Data supplied:
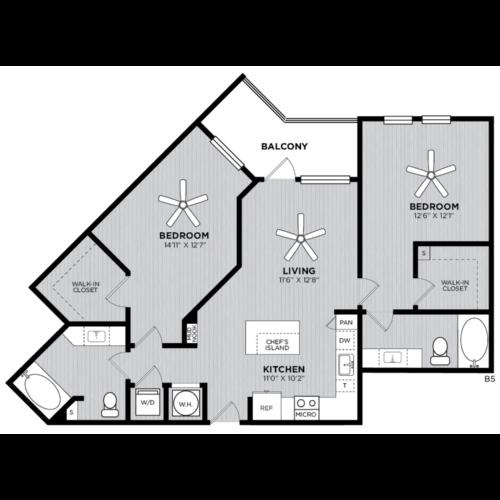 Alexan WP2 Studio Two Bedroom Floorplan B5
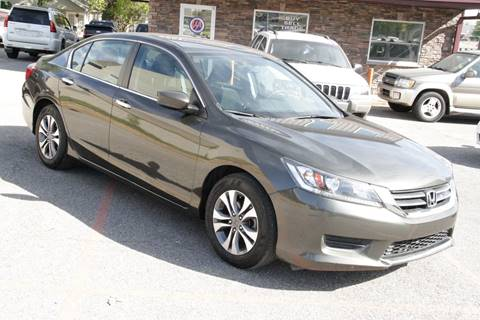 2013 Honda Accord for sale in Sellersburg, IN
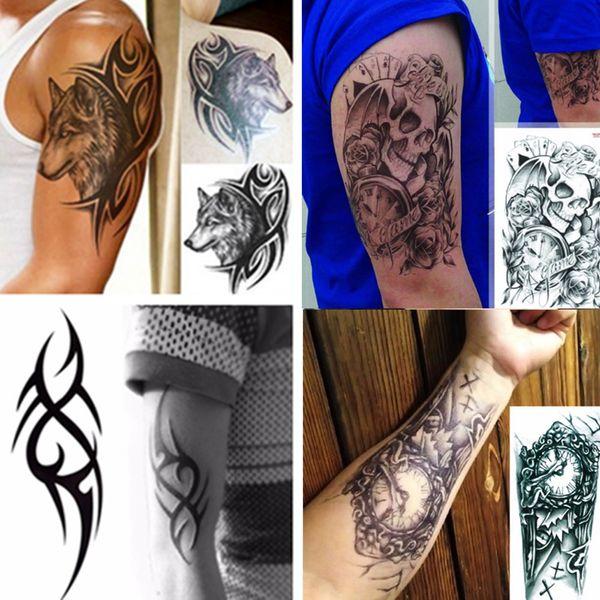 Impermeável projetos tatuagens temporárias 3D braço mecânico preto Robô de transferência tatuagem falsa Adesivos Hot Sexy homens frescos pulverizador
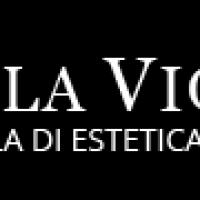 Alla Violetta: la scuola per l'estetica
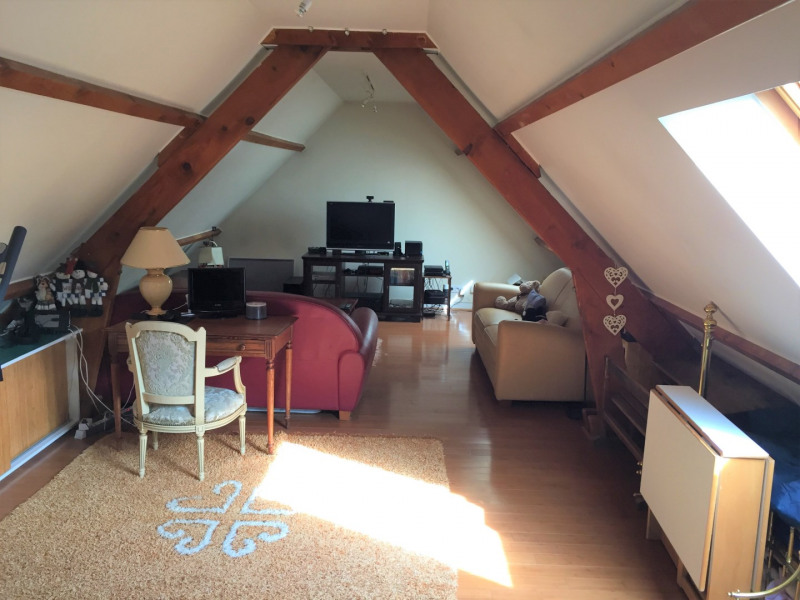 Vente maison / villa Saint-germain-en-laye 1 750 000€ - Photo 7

==

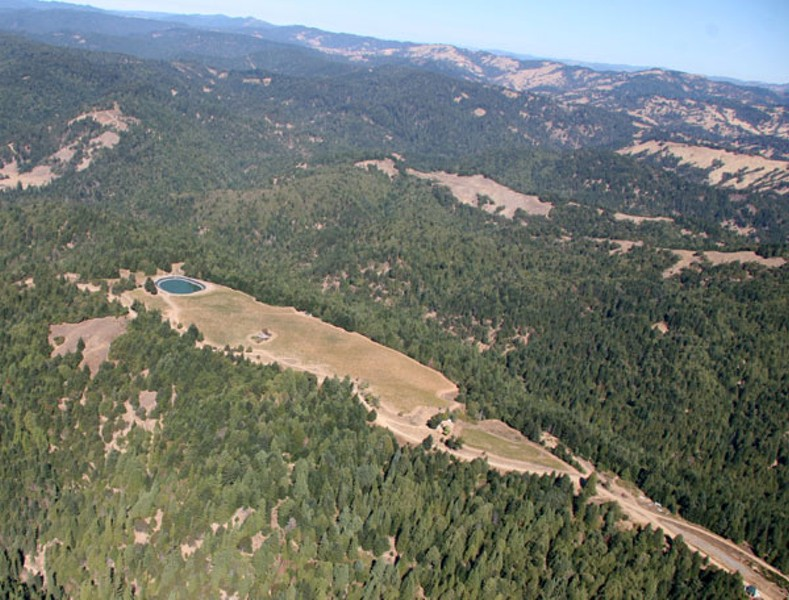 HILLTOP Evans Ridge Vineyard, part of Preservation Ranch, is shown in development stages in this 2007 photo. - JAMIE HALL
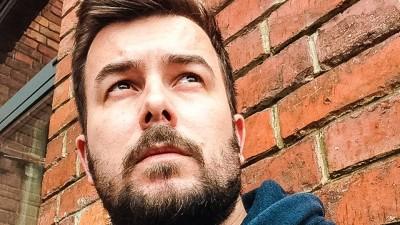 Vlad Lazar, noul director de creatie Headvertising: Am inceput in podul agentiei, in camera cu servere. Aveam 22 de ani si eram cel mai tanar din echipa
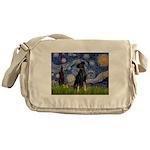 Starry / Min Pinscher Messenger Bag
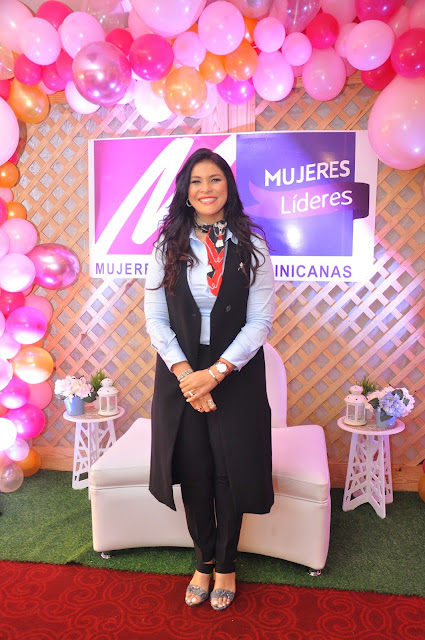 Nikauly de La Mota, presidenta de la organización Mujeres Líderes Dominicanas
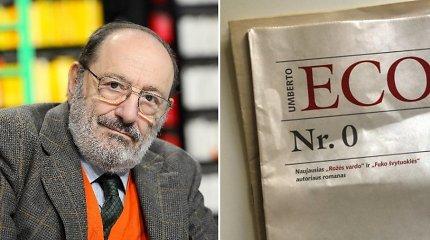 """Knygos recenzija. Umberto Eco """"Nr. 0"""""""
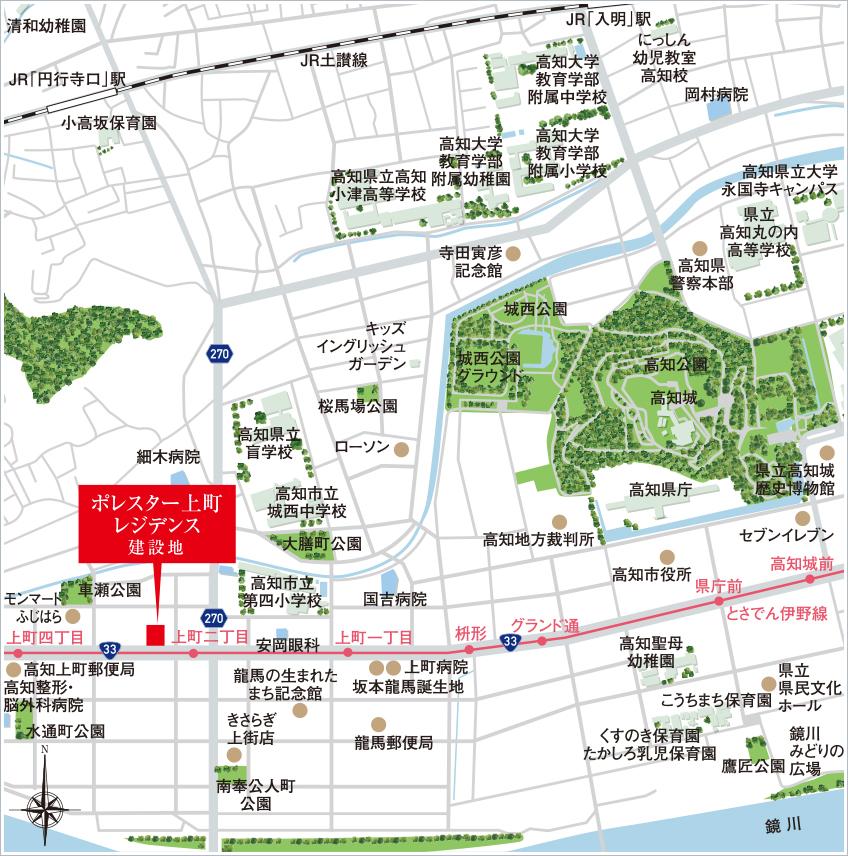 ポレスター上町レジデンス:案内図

---

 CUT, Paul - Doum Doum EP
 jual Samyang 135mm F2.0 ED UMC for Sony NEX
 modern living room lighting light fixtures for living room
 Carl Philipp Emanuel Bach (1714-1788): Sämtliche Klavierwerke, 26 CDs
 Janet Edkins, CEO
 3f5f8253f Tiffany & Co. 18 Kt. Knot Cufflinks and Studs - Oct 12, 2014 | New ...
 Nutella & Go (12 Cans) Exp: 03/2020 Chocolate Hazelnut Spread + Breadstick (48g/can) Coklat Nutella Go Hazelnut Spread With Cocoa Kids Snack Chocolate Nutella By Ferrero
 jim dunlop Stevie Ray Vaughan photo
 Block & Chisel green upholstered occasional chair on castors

Work to be completed: Go to the line above that contains "Nikauly de La" and reproduce everything exactly from there through the line that contains "ポレスター上町レジデンス:案内図", leaving out the pictures.

Task response:
 Nikauly de La Mota, presidenta de la organización Mujeres Líderes Dominicanas
 """Knygos recenzija. Umberto Eco """"Nr. 0"""""""
 ポレスター上町レジデンス:案内図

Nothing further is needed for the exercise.